__TASK STATEMENT__: Reproduce the listing below verbatim, starting at the line that contains "What distance from the shooting" and continuing through the final line of the listing, both included.

Data listing
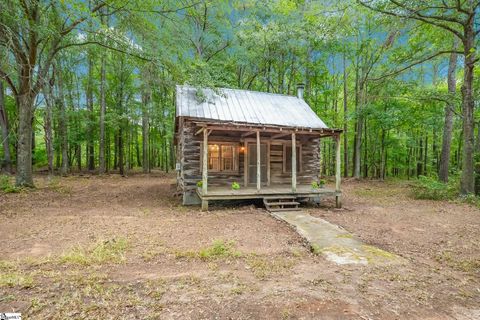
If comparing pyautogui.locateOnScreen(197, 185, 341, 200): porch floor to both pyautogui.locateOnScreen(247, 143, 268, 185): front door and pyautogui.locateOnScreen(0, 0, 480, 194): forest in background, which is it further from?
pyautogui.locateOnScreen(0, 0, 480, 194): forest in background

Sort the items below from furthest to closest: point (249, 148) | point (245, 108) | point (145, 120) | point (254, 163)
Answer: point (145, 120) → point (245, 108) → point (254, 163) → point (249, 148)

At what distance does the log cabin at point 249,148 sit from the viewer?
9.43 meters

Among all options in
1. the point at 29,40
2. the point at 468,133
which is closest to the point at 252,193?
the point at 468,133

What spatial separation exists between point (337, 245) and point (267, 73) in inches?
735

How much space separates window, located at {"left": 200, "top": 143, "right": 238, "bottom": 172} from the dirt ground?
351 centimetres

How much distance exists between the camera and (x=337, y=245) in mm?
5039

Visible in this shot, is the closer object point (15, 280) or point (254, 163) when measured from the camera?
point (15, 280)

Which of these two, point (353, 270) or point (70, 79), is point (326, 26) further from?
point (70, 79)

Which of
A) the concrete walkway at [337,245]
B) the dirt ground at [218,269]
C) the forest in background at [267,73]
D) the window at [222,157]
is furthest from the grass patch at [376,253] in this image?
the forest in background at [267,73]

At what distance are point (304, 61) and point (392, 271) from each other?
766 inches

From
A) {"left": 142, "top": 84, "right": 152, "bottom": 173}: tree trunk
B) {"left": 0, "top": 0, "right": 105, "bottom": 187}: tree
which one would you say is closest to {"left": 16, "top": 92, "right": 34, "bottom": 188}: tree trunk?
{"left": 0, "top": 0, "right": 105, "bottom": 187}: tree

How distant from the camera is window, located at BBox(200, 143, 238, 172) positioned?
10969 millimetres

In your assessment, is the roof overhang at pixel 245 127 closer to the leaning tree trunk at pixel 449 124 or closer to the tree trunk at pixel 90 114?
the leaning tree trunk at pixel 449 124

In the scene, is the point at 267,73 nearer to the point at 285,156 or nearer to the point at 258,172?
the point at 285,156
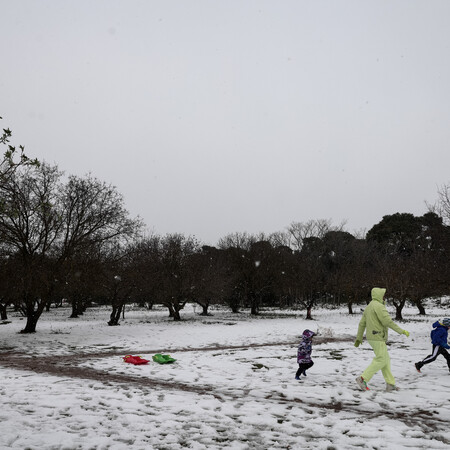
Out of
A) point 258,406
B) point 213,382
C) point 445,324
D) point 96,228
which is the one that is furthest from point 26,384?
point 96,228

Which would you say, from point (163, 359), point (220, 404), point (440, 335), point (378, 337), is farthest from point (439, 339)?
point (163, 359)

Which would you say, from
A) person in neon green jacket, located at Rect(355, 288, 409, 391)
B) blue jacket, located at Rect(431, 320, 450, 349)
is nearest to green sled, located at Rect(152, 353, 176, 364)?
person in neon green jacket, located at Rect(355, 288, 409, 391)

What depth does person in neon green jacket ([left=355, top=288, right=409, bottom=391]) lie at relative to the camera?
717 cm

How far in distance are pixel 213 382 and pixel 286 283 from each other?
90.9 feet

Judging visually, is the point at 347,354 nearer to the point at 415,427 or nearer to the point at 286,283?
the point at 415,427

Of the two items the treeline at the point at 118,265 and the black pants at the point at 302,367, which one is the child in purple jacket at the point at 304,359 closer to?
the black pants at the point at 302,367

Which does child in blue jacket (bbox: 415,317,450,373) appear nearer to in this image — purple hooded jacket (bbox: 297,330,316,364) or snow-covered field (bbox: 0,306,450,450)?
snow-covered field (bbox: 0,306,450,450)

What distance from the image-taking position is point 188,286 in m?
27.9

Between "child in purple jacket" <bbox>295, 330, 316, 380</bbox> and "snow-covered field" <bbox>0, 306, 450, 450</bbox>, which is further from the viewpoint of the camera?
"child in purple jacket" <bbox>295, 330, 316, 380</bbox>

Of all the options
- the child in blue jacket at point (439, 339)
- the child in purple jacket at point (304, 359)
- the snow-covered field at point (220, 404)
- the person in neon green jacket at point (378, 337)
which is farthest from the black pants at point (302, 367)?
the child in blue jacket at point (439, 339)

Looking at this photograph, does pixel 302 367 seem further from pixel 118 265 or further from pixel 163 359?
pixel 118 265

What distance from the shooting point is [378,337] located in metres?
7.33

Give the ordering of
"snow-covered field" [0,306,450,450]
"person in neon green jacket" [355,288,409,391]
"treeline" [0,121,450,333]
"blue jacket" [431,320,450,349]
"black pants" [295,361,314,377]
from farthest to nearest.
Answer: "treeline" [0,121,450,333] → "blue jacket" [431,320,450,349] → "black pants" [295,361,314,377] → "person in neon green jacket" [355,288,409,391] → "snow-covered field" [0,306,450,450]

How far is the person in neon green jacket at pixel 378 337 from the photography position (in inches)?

__TASK RESULT__:
What distance from the shooting point is [378,337] located in metres?
7.33

Give the ordering of
"snow-covered field" [0,306,450,450]
"person in neon green jacket" [355,288,409,391]
"treeline" [0,121,450,333]
"blue jacket" [431,320,450,349]
"black pants" [295,361,314,377]
from farthest to nearest.
Answer: "treeline" [0,121,450,333] → "blue jacket" [431,320,450,349] → "black pants" [295,361,314,377] → "person in neon green jacket" [355,288,409,391] → "snow-covered field" [0,306,450,450]

How far is the person in neon green jacket at pixel 378 337 from the photography position (in inches)?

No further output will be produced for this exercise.